For most of my time at this firm, I have simply reached out as needed to anyone I need to clear up billing issues, and keep the issues requiring a lawyer’s attention to a minimum.
Additionally, nearly all of the claims counsel have told me to reach out to them as needed for billing issues. The lawyers’ value is in providing advice to our clients, not in billing minutiae that I am perfectly capable of dealing with, and my job is to support them by dealing with the minutiae. Or so I thought…
Not everyone was happy with what they were doing.
It turns out a bunch of lawyers were unhappy with me reaching out to claims counsel whenever I needed to, and not making the request to the lawyer to reach out to claims counsel for whatever I needed. Okay, fine. It’s not like I don’t have other work to keep me busy for the rest of time, you want to deal with this stuff, you go ahead.

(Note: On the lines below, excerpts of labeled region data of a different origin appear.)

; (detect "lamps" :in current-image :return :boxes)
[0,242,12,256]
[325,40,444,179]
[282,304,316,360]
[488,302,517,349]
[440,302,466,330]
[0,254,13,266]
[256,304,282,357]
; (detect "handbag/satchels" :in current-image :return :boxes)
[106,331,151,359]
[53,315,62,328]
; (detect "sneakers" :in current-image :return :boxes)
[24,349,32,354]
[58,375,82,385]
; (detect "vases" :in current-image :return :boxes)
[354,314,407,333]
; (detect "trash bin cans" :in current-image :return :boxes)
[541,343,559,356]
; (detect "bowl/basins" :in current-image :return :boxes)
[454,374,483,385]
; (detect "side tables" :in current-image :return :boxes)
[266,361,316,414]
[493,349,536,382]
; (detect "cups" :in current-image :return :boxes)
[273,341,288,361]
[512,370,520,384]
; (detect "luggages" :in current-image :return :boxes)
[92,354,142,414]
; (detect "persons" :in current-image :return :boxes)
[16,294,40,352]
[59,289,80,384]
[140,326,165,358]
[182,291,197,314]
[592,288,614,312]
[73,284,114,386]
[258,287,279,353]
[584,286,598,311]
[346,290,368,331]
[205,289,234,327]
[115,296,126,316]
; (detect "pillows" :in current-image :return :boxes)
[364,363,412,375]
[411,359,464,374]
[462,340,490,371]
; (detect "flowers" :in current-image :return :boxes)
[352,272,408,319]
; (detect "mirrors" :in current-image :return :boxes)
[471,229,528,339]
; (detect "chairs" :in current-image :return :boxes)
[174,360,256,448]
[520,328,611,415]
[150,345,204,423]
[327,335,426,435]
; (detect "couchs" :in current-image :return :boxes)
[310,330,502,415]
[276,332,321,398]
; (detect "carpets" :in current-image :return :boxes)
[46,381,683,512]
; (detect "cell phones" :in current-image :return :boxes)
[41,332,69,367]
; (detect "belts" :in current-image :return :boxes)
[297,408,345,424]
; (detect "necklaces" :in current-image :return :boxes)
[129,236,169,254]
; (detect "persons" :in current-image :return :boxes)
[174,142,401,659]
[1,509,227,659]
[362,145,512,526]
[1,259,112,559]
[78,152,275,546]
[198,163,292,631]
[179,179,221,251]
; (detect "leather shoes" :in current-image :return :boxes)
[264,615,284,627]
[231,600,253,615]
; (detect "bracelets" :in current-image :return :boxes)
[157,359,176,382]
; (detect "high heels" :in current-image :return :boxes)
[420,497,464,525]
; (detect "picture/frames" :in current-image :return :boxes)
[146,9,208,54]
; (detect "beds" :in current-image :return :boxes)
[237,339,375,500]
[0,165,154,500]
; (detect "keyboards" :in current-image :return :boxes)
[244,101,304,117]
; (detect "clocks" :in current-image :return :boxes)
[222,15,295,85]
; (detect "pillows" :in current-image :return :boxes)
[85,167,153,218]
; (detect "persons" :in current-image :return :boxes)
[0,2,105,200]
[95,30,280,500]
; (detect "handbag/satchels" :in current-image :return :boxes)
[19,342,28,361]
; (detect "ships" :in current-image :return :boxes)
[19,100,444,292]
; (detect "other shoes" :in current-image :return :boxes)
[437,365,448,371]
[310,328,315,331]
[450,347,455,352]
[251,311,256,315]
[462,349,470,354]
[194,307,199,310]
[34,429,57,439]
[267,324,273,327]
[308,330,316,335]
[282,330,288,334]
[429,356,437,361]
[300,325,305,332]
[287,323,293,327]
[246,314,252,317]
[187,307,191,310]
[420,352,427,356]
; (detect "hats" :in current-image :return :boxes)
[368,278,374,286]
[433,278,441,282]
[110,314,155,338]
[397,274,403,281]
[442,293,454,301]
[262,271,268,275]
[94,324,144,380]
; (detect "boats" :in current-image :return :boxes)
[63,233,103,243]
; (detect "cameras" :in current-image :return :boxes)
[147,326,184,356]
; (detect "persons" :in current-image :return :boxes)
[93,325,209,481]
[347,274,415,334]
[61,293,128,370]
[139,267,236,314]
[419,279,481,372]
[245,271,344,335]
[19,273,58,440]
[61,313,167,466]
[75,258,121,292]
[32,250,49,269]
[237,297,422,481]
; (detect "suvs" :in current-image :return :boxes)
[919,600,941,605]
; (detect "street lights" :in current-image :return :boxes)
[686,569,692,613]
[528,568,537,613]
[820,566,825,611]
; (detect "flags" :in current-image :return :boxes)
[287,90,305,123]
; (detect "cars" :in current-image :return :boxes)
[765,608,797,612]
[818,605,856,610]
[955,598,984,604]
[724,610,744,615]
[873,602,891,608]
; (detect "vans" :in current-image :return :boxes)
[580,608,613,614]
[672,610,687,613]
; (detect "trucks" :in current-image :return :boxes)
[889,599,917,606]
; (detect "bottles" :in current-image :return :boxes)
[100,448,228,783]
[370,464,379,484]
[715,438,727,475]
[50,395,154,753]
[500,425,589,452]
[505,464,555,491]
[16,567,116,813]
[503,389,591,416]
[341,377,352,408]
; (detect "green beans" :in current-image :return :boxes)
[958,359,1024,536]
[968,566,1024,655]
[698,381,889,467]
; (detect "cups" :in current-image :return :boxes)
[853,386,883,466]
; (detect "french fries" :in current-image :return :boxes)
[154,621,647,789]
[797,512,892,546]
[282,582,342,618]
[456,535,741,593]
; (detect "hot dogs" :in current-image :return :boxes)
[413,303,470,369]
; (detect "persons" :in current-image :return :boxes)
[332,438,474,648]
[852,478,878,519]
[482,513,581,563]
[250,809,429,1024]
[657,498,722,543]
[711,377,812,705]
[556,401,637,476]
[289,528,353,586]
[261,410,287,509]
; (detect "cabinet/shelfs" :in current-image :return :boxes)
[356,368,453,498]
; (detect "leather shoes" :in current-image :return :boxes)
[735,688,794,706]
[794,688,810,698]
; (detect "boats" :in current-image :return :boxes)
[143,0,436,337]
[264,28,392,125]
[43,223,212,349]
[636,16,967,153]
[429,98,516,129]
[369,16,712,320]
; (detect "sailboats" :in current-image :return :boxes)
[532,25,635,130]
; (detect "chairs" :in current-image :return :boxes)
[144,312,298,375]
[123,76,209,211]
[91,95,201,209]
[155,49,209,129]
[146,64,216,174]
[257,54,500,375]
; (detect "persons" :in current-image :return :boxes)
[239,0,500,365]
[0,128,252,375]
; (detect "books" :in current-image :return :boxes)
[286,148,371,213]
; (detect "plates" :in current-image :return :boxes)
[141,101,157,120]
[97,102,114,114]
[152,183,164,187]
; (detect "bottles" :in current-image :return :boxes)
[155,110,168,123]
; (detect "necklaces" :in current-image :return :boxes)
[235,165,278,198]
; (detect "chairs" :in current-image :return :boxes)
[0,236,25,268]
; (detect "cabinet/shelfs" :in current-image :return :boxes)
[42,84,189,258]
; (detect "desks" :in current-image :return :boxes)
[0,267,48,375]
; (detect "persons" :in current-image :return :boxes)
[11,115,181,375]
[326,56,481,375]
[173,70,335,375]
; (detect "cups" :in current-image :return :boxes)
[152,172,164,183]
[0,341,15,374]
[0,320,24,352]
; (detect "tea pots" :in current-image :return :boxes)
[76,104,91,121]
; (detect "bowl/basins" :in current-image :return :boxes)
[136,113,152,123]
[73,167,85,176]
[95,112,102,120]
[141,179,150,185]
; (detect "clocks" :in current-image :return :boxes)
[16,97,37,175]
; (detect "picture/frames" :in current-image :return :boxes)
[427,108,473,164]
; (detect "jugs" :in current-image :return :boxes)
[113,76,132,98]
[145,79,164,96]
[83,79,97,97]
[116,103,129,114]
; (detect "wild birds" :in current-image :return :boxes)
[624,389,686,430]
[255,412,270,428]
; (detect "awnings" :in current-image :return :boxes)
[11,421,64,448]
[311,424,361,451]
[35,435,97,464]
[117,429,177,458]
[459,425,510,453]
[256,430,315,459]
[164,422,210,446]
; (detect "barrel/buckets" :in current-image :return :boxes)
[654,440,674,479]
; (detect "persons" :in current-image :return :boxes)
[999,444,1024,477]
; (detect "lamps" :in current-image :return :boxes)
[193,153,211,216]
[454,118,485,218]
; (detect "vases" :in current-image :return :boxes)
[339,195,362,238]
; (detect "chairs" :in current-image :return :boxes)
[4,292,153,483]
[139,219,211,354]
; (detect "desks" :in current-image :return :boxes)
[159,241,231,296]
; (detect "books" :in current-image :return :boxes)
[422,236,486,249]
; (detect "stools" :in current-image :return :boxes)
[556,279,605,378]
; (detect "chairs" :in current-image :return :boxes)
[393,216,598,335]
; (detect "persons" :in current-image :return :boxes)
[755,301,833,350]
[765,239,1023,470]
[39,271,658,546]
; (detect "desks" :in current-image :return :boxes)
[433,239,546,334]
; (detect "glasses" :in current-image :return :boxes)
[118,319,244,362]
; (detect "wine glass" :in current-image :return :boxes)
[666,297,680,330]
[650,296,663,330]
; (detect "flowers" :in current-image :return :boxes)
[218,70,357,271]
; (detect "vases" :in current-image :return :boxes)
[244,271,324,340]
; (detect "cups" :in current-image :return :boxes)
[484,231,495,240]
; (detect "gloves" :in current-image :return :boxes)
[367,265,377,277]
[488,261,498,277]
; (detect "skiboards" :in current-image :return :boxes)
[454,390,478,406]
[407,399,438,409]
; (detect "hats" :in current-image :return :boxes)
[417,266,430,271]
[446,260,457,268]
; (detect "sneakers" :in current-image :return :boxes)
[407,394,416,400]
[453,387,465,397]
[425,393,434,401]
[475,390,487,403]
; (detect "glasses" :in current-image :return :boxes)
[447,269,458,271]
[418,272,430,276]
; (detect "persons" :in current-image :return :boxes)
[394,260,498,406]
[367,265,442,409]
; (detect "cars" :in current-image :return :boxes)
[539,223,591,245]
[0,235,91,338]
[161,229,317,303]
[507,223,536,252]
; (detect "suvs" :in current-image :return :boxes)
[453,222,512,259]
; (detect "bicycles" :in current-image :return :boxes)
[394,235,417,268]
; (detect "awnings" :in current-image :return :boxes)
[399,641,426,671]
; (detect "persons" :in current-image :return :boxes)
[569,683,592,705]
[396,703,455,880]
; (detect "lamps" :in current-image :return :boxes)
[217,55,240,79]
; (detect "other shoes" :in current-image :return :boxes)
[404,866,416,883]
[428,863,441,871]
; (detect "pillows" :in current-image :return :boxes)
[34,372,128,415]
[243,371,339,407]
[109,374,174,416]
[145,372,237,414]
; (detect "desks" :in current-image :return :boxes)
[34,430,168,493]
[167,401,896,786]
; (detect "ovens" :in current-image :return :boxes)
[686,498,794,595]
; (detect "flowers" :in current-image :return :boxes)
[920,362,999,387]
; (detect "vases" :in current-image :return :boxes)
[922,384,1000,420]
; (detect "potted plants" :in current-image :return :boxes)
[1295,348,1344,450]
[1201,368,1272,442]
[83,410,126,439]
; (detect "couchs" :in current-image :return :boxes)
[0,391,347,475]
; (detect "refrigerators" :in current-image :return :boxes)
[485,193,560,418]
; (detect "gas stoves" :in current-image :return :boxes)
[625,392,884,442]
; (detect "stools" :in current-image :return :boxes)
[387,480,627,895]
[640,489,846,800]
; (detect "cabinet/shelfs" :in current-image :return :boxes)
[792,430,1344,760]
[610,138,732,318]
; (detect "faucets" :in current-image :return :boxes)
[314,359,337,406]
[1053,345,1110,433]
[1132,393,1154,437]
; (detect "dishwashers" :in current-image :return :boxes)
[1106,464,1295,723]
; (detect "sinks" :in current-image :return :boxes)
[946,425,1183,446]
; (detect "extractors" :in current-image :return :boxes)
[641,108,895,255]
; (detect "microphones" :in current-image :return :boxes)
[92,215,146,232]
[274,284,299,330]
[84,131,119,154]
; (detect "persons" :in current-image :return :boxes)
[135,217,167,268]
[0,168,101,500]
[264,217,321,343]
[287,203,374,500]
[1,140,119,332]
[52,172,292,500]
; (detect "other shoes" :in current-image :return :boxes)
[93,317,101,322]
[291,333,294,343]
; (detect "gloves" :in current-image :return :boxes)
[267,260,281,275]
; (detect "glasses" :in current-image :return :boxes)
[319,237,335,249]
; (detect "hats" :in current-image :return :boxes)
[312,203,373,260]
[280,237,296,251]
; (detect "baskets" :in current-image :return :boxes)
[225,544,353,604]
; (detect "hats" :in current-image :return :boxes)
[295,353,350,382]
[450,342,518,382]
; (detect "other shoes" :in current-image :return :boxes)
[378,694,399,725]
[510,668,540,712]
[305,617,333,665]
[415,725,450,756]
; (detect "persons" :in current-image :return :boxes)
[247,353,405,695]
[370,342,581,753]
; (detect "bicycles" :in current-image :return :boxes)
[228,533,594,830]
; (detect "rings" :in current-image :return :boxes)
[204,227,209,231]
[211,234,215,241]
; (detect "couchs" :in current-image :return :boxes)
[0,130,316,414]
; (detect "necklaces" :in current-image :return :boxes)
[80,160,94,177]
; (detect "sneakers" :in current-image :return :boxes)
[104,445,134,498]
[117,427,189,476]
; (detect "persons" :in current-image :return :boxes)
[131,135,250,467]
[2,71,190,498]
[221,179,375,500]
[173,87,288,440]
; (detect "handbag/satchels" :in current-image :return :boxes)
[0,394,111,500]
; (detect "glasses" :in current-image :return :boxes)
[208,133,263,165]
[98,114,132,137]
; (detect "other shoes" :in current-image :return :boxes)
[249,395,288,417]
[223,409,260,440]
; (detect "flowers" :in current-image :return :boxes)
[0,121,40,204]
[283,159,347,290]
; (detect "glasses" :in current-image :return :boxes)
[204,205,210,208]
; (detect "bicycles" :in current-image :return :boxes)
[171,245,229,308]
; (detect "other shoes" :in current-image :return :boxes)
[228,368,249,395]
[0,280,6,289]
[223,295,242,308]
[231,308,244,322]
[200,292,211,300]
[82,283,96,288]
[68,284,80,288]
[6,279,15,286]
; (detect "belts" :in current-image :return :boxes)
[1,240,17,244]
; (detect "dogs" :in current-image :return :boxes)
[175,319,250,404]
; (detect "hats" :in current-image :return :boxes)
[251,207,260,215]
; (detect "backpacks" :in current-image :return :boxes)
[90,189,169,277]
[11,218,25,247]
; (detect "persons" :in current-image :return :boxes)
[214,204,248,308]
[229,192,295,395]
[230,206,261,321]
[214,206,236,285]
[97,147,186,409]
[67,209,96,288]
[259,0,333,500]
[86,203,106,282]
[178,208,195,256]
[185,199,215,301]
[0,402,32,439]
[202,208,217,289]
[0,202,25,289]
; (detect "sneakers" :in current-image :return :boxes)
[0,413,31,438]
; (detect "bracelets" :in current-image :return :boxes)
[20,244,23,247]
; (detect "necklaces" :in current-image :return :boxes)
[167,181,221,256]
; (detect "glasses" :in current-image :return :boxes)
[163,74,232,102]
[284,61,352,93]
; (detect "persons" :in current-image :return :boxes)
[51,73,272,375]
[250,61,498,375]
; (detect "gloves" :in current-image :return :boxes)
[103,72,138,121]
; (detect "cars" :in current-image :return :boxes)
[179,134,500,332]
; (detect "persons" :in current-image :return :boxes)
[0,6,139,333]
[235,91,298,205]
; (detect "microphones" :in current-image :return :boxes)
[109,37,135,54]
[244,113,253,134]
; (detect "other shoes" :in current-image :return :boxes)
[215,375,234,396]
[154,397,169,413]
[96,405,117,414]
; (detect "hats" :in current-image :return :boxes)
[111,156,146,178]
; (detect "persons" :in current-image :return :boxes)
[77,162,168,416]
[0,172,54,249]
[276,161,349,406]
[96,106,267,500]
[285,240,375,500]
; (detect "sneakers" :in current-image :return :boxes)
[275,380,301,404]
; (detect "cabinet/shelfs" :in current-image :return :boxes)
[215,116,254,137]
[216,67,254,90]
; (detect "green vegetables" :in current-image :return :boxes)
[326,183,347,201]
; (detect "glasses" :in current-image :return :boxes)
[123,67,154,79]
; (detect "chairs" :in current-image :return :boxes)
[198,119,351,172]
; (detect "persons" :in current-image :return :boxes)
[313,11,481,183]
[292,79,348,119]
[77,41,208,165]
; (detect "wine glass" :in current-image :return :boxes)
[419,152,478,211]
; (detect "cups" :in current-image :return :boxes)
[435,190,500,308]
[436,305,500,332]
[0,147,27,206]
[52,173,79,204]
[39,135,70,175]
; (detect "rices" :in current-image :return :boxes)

Needless to say, the lawyers were (still are) completely oblivious to the amount of work my job entails (I guess that’s my fault for doing a good job all these people years). So far we’ve missed several appeal deadlines, resulting in about $25,000 in foregone revenue.
There’s a method for most insurers for appeals after the fact, but it doesn’t really work for, “we didn’t email you before the deadline, would you please approve it now anyway?” The managing partner asked me if we could do an appeal after the fact, he’s spent a week working out how to say, “yeah, it’s our fault, but would you please still fix it for us?”
The money kept adding up.
There’s another $25k in appeals due on Monday which we need claims counsel to approve, so the TPAs will process the appeal, and the lawyer who has to get me the approval is away Thursday and Friday.
There’s another probably $50k in appeals on other files which are due by the end of the month.
I could fix everything with a couple phone calls, but I’m not allowed to make them.
And the clock continues to click down.
Claims counsel won’t reach out to me unless they need to (I dropped enough hints that they understand what is happening, and are supporting my malicious compliance), so we’re both watching the clock tick down…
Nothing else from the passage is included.